Im Innern der Finne beginnt es zu gären und zu wachsen. Es entstehen in ihrem Innern Tierchen von Schlauchform. Bald füllen sie die ganze 90 Mutterfinne aus und diese muß absterben. Es bleibt von ihr nichts als eine straff gespannte Haut übrig, welche die Kinder birgt. Aber auch in diesen regt es sich schon wieder. Auch ihnen wachsen in ihrem Innern Junge, kleinste Egellärvchen. Sie mehren sich und quellen, bis auch ihre Mutterwürmer tote Deckhaut sind. Diese Kleinen dritten Grads, die also schon die Urenkel des ursprünglichen Leberegels sind, besitzen an ihrem Kopfende einen Bohrstachel, mit dem sie alle deckenden Häute durchbohren und so zuerst in den Leib der bergenden Teichschnecke, dann sogar ins Wasser hinausgelangen können.

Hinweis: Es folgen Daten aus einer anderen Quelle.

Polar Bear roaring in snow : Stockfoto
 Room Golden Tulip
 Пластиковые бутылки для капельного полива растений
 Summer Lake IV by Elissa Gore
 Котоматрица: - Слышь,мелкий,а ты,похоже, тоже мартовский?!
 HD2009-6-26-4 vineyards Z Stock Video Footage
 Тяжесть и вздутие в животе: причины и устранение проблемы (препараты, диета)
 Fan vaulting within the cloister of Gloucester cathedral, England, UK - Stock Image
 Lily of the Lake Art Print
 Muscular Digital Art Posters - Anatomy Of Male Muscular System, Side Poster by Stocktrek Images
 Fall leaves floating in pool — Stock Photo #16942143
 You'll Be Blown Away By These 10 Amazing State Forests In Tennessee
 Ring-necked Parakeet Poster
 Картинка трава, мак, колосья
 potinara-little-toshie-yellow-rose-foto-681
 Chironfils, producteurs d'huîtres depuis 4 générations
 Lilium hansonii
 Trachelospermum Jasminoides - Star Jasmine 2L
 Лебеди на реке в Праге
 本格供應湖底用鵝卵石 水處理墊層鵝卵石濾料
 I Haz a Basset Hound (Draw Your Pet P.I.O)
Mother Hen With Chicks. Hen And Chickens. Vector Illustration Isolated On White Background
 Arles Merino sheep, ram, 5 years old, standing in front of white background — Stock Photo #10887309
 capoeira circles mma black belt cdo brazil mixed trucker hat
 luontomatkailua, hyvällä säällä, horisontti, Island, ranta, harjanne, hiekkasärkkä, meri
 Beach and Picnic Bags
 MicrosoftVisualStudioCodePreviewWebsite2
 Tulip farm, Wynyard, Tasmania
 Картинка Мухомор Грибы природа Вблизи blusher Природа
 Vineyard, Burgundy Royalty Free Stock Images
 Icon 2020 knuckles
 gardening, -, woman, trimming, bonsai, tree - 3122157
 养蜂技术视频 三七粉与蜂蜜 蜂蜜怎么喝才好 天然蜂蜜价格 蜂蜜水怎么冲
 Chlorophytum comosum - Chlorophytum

Zunächst müssen sie hier drin nun warten. Aber eines schönen Tags gelangt das Wasser bei einer Überschwemmung auf eine Wiese. Da siedelt sich das Lärvchen schnell an eine Pflanze an, wirft sein Schwänzchen ab und entwickelt aus einer Drüse Schleim, der, rings herum trocknend, rasch eine Schutzhaut um das Tierchen bildet. So wohl umhegt, harrt es hier nun, bis ein Schaf kommt und die Pflanze frißt. Schnell wird dann die Galle des Schafs aufgesucht – Odysseus hat Ithaka erreicht, Schluß!